### Document section
____________

| Science Fiction: Ten Explorations
Kent State University Press, 1986
Science fiction, for long spurned as the sub-literary product of cranks and escapists, and read and ardently defended only by cultists of the genre, has over the past decade in America at least established for itself a wider acceptance in academic circles and certainly a much larger world-wide readership, to the point where some see it as taking over the role of the realistic novel. The reason for the expansion of the readership is doubtless the increased vogue for the fantastic generally, together with a heightened awarenes of the dynamic process of scientific discovery and the contingency of our frail and threatened world. But the reasons for science fiction's having become academically respectable are rather different. It has done so largely by being seen as a metaphor, myth or projection of our world.

____________

### Listed records
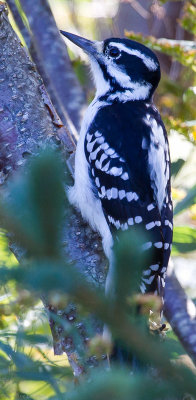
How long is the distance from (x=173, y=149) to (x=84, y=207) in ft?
3.66

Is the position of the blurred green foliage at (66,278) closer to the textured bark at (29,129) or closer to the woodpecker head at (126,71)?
the textured bark at (29,129)

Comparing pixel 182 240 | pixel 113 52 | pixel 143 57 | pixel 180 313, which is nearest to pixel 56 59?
pixel 113 52

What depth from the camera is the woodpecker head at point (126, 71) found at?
2930 mm

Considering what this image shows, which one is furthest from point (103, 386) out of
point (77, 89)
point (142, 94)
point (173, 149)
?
point (77, 89)

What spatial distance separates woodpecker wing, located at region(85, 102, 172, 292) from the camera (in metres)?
2.45

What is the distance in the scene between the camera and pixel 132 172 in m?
2.53

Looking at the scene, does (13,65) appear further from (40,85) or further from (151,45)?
(151,45)

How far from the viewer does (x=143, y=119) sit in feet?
9.04

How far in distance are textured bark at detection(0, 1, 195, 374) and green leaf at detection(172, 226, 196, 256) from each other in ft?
1.36

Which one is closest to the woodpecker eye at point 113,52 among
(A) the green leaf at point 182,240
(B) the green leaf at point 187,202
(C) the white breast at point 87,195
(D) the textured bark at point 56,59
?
(C) the white breast at point 87,195

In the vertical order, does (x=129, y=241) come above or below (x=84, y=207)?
above

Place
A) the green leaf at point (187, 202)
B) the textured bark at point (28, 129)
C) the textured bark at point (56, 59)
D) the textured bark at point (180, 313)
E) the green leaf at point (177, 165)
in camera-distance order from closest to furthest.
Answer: the textured bark at point (28, 129)
the textured bark at point (180, 313)
the green leaf at point (187, 202)
the green leaf at point (177, 165)
the textured bark at point (56, 59)

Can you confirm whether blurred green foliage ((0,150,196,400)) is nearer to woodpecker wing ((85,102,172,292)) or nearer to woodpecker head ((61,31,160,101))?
woodpecker wing ((85,102,172,292))

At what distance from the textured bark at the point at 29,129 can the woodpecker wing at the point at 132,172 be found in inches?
7.1
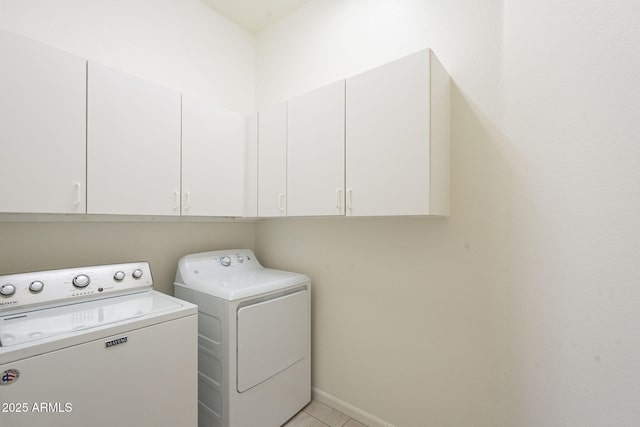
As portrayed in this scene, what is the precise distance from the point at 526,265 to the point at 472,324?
0.42 m

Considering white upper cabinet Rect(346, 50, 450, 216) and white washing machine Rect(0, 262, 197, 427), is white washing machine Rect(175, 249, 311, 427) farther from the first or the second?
white upper cabinet Rect(346, 50, 450, 216)

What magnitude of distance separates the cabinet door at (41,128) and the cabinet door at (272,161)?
99 cm

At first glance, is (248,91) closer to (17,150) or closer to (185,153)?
(185,153)

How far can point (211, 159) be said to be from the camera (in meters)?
1.96

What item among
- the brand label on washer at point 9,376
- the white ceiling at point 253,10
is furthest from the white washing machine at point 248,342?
the white ceiling at point 253,10

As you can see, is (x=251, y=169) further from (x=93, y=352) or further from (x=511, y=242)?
(x=511, y=242)

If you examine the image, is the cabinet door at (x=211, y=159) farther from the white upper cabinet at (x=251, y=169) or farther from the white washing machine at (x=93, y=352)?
the white washing machine at (x=93, y=352)

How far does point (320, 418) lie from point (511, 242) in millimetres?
1704

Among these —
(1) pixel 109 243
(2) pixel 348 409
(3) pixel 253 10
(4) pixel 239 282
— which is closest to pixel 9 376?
(1) pixel 109 243

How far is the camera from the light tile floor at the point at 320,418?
6.27 feet

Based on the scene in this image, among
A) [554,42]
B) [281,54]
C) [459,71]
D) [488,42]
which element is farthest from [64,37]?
[554,42]

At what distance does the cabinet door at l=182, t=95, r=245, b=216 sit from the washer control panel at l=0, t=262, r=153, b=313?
1.59ft

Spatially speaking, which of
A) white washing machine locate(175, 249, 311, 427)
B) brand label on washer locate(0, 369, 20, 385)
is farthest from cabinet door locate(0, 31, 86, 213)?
white washing machine locate(175, 249, 311, 427)

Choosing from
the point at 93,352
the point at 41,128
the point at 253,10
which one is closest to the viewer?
the point at 93,352
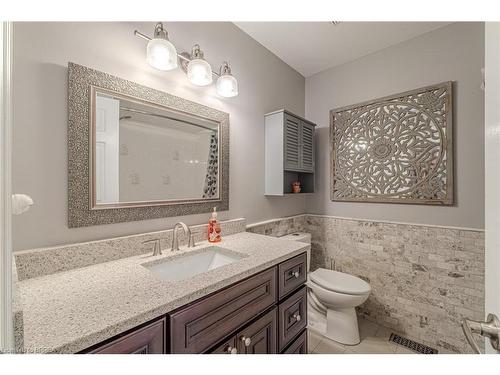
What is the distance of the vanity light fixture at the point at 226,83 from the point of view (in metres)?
1.39

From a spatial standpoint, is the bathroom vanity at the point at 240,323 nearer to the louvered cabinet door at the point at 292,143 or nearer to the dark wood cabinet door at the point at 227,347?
the dark wood cabinet door at the point at 227,347

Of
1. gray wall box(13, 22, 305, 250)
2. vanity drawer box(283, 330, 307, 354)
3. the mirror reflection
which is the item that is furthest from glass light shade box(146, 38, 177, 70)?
vanity drawer box(283, 330, 307, 354)

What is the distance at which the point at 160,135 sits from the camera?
1.19 m

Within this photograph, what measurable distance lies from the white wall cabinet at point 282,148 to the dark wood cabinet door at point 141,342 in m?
1.33

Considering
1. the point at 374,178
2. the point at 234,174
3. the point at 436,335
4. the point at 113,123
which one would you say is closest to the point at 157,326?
the point at 113,123

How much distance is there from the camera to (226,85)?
4.57 ft

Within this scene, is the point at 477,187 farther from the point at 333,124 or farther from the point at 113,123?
the point at 113,123

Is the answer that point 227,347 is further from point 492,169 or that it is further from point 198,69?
point 198,69

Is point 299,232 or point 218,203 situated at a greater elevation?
point 218,203

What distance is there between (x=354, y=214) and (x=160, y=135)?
5.86 feet

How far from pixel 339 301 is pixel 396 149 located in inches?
51.7

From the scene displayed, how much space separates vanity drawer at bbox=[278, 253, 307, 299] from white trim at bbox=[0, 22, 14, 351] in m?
0.92

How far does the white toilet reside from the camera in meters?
1.56

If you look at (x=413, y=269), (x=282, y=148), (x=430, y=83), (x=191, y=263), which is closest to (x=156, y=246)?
(x=191, y=263)
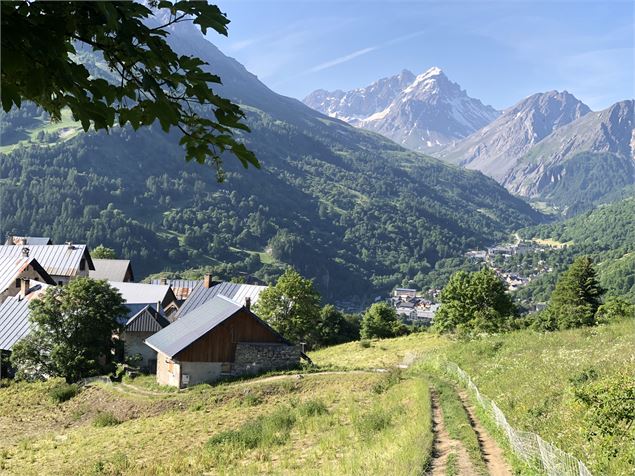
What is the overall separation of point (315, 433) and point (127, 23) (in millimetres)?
21922

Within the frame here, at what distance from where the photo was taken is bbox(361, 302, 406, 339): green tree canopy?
250ft

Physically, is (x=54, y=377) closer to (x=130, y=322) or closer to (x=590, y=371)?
(x=130, y=322)

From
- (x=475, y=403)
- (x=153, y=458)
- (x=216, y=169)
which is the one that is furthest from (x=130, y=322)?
(x=216, y=169)

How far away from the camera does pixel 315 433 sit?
2341 cm

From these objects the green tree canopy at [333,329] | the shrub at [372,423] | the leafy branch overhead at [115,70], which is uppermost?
the leafy branch overhead at [115,70]

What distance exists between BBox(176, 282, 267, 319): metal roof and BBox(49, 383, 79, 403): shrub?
23.6m

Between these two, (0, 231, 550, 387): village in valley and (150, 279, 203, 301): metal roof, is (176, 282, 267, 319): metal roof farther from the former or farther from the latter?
(150, 279, 203, 301): metal roof

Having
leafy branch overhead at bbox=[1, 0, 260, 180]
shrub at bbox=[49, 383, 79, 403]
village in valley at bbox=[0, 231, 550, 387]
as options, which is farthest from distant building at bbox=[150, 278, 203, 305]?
leafy branch overhead at bbox=[1, 0, 260, 180]

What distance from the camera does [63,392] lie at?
38.3 meters

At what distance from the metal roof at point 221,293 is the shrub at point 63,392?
77.5 feet

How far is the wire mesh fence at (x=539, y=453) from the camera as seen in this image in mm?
10500

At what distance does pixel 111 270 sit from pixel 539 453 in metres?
81.5

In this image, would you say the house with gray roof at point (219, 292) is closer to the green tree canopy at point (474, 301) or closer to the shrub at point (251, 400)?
the green tree canopy at point (474, 301)

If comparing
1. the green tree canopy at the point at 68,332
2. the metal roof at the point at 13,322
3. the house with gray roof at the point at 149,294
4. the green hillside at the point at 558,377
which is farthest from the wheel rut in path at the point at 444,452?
the house with gray roof at the point at 149,294
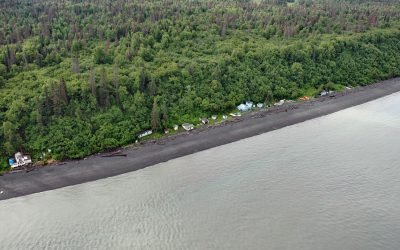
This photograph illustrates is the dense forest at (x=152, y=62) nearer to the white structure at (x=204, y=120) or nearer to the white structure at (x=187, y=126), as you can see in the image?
the white structure at (x=187, y=126)

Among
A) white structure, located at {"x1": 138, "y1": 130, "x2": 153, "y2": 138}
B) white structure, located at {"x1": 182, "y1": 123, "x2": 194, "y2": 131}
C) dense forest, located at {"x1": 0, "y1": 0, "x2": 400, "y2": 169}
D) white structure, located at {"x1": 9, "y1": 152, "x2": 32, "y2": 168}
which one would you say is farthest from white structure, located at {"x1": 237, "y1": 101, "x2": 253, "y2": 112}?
white structure, located at {"x1": 9, "y1": 152, "x2": 32, "y2": 168}

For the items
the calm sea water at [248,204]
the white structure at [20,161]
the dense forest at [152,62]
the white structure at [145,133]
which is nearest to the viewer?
the calm sea water at [248,204]

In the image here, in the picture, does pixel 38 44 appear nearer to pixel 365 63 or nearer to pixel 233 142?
pixel 233 142

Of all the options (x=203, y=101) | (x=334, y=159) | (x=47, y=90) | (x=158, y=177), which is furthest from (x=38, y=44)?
(x=334, y=159)

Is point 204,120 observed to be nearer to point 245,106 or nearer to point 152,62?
point 245,106

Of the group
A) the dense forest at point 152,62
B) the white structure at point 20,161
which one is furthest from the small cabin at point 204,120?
the white structure at point 20,161

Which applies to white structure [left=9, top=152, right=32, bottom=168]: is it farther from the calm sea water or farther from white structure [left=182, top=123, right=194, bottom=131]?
white structure [left=182, top=123, right=194, bottom=131]
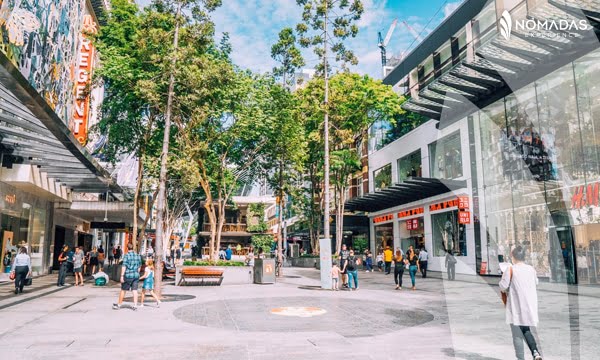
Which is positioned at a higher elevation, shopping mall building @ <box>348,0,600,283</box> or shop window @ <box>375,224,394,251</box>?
shopping mall building @ <box>348,0,600,283</box>

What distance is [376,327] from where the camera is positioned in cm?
909

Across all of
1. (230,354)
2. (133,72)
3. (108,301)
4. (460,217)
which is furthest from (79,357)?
(460,217)

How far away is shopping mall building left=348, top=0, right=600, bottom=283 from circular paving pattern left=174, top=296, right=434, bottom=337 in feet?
36.4

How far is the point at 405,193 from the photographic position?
97.7ft

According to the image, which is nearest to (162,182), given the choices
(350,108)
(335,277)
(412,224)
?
(335,277)

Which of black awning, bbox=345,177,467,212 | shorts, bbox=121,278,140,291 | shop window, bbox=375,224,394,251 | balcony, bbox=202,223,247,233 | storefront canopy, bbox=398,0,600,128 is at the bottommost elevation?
shorts, bbox=121,278,140,291

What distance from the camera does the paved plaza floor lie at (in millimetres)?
6793

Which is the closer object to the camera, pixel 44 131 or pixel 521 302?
pixel 521 302

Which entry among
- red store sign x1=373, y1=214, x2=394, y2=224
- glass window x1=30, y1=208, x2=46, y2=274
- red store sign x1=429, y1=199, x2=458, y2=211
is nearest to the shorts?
glass window x1=30, y1=208, x2=46, y2=274

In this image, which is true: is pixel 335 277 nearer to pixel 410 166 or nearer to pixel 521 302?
pixel 521 302

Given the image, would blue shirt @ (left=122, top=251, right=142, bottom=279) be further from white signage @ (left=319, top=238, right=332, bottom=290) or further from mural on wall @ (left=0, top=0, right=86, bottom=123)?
mural on wall @ (left=0, top=0, right=86, bottom=123)

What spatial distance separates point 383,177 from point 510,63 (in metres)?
17.8

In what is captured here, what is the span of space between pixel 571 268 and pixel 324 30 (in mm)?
15187

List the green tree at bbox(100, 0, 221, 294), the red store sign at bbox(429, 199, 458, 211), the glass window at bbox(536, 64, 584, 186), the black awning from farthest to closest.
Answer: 1. the red store sign at bbox(429, 199, 458, 211)
2. the black awning
3. the glass window at bbox(536, 64, 584, 186)
4. the green tree at bbox(100, 0, 221, 294)
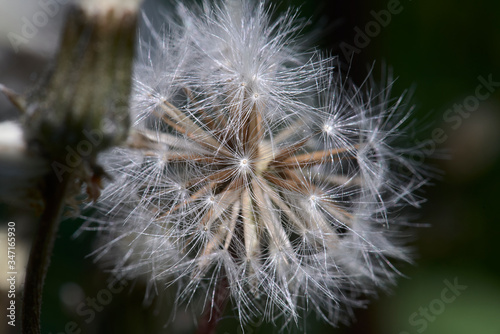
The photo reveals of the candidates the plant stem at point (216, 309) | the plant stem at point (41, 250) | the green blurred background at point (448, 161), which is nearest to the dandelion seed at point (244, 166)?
the plant stem at point (216, 309)

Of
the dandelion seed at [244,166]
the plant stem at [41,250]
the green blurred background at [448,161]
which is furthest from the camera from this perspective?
the green blurred background at [448,161]

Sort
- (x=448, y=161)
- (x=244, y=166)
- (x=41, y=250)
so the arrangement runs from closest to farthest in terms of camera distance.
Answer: (x=41, y=250), (x=244, y=166), (x=448, y=161)

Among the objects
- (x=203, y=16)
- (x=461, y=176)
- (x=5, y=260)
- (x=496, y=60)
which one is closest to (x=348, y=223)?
(x=203, y=16)

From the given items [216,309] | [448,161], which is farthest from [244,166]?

____________

### Questions to answer
(a) Render this sentence from the passage on science fiction in Spanish: "But the reasons for science fiction's having become academically respectable are rather different."
(b) According to the passage on science fiction, how has science fiction largely become academically respectable?
(c) Condense the paragraph of the passage on science fiction that begins "Science fiction, for long spurned" into a short bulleted list of its main points.
The items are unrelated to the passage on science fiction.

### Numbered answers
(a) Pero las razones por las que la ciencia ficción se ha vuelto académicamente respetable son bastante distintas.

(b) It has done so largely by being seen as a metaphor, myth or projection of our world.

(c)
- Science fiction was long dismissed as the sub-literary work of cranks and escapists, defended only by devotees of the genre.
- Over the past decade, at least in America, it has gained wider academic acceptance and a much larger worldwide readership, to the point where some see it as taking over the role of the realistic novel.
- Its growing readership likely comes from a broader taste for the fantastic and a keener sense of ongoing scientific discovery and of our fragile, threatened world.
- Its academic respectability has different causes: it is largely seen as a metaphor, myth or projection of our world.